Segment Start: Data shown

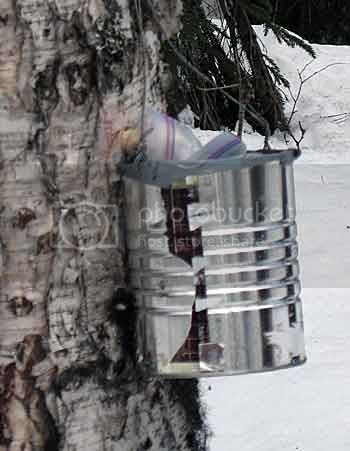Collecting Birch Sap-2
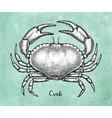 ink sketch of brown edible crab vector image vector image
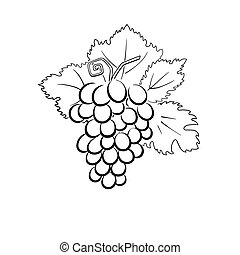 grapes - this is a vector illustration of grapes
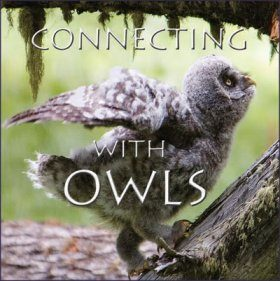 Connecting with Owls - DVD (All Regions)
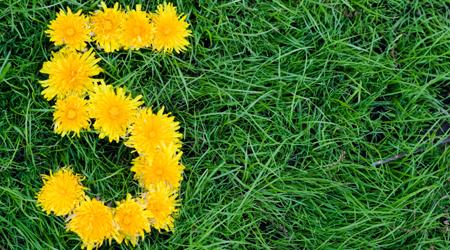 Flowers of Dandelion  in a Shape of a Five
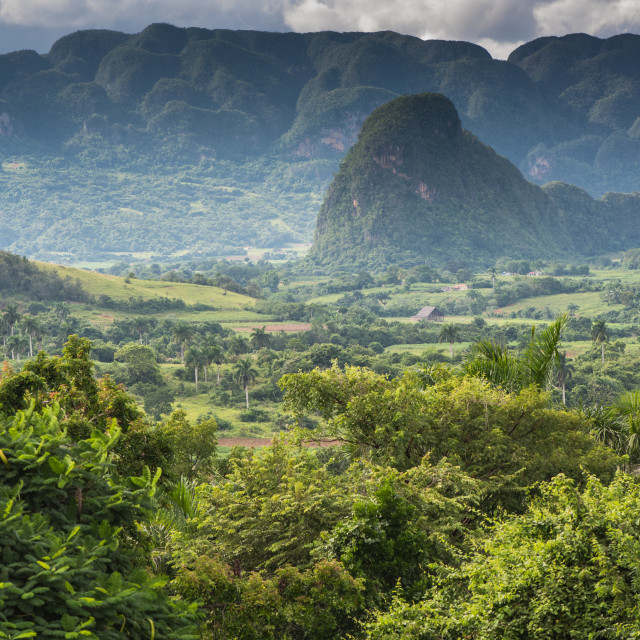 """""""Panoramic view over landscape with mogotes in Cuba"""" stock image"""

Segment End: Data shown

Work order »
An exact transcript is required, covering the lines from the one containing "Flowers of Dandelion" through the end of the listing above, inclusive, without pictures.

Response area »
 Flowers of Dandelion  in a Shape of a Five
 """""""Panoramic view over landscape with mogotes in Cuba"""" stock image"""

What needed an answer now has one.